• _THINGS TO DO_
a - Reproduce the forum thread below in full, word for word.
b - Pick out every line of the records that contains the word "from".

• _DOCUMENT SEGMENT_

━━━━━━━━━━

I'm telling the relevant authorities about you.....

(does it interact with muons?)


----------



## kenkickr (Jan 5, 2016)

If you have a microwave to get rid of nuke it like your making ramen noodles


----------



## peche (Jan 5, 2016)

the54thvoid said:


> (does it interact with muons?)


thats classified lad, show your black mesa id or anomalous materials badge


----------



## the54thvoid (Jan 5, 2016)

peche said:


> thats classified lad, show your black mesa id or anomalous materials badge



Gordon Freeman mugged me with a crowbar and stole my pass.


----------



## Frick (Jan 5, 2016)

the54thvoid said:


> Gordon Freeman mugged me with a crowbar and stole my pass.



And you were blushing the whole time I'm sure.


----------



## peche (Jan 5, 2016)

the54thvoid said:


> Gordon Freeman mugged me with a crowbar and stole my pass.


lol.... 



Frick said:


> And you were blushing the whole time I'm sure.


----------



## eidairaman1 (Jan 5, 2016)

Run killdisk on it 5 times


----------



## xorbe (Jan 5, 2016)

Just dd with /dev/zero ... if it had anything that important, someone will crowbar you for the info later anyway.


----------



## BiggieShady (Jan 5, 2016)

━━━━━━━━━━

[Scene-based reasoning records]
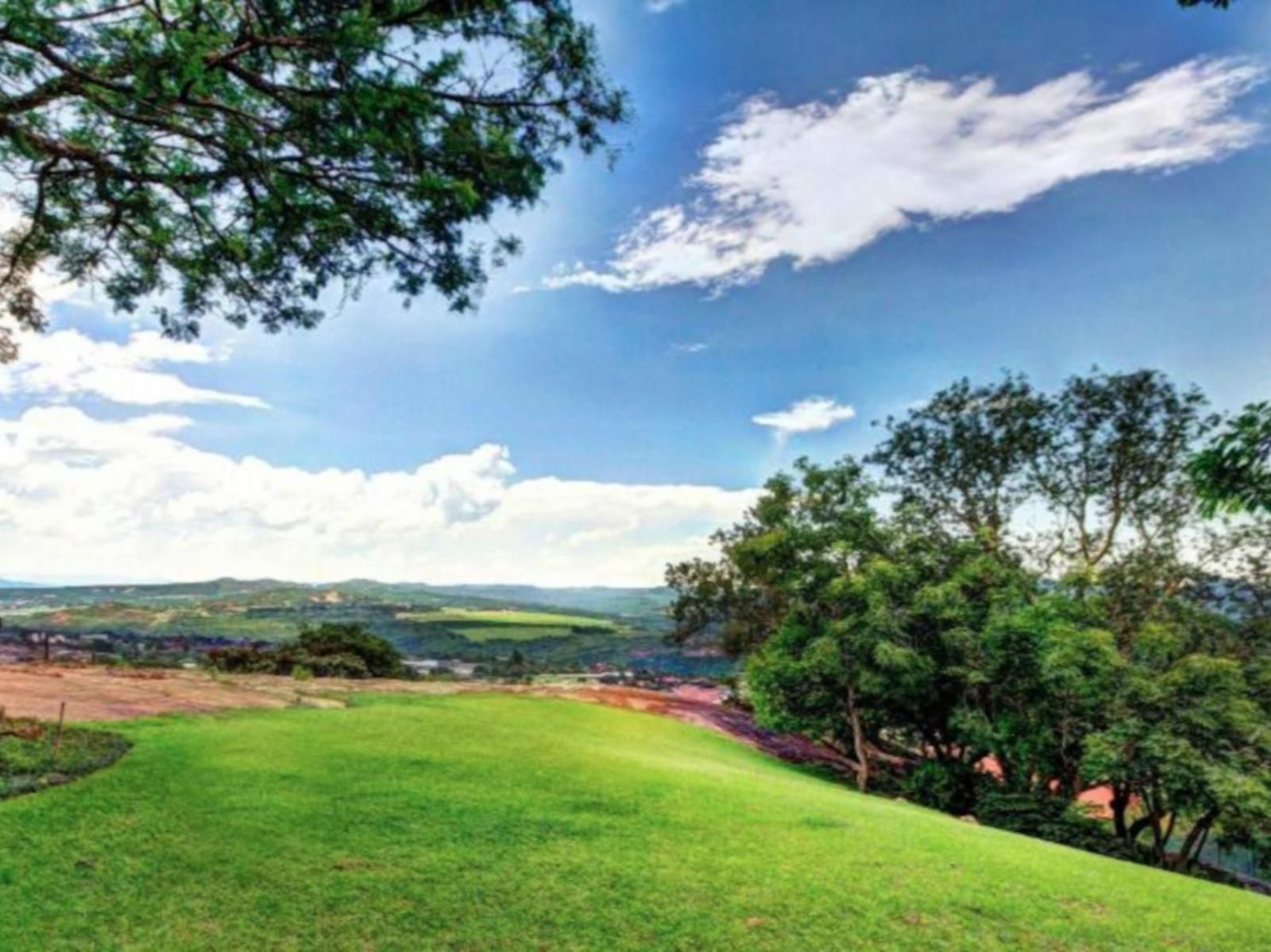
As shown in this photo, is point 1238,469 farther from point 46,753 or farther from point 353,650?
point 353,650

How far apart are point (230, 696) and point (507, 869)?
12.6 meters

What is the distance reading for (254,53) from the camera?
6.34m

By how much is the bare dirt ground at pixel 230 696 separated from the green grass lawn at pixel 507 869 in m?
2.84

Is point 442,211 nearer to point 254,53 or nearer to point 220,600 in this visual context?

━━━━━━━━━━

• _TASK ANSWERS_
a -
I'm telling the relevant authorities about you.....

(does it interact with muons?)


----------



## kenkickr (Jan 5, 2016)

If you have a microwave to get rid of nuke it like your making ramen noodles


----------



## peche (Jan 5, 2016)

the54thvoid said:


> (does it interact with muons?)


thats classified lad, show your black mesa id or anomalous materials badge


----------



## the54thvoid (Jan 5, 2016)

peche said:


> thats classified lad, show your black mesa id or anomalous materials badge



Gordon Freeman mugged me with a crowbar and stole my pass.


----------



## Frick (Jan 5, 2016)

the54thvoid said:


> Gordon Freeman mugged me with a crowbar and stole my pass.



And you were blushing the whole time I'm sure.


----------



## peche (Jan 5, 2016)

the54thvoid said:


> Gordon Freeman mugged me with a crowbar and stole my pass.


lol.... 



Frick said:


> And you were blushing the whole time I'm sure.


----------



## eidairaman1 (Jan 5, 2016)

Run killdisk on it 5 times


----------



## xorbe (Jan 5, 2016)

Just dd with /dev/zero ... if it had anything that important, someone will crowbar you for the info later anyway.


----------



## BiggieShady (Jan 5, 2016)

b -
As shown in this photo, is point 1238,469 farther from point 46,753 or farther from point 353,650?
What is the distance reading for (254,53) from the camera?
By how much is the bare dirt ground at pixel 230 696 separated from the green grass lawn at pixel 507 869 in m?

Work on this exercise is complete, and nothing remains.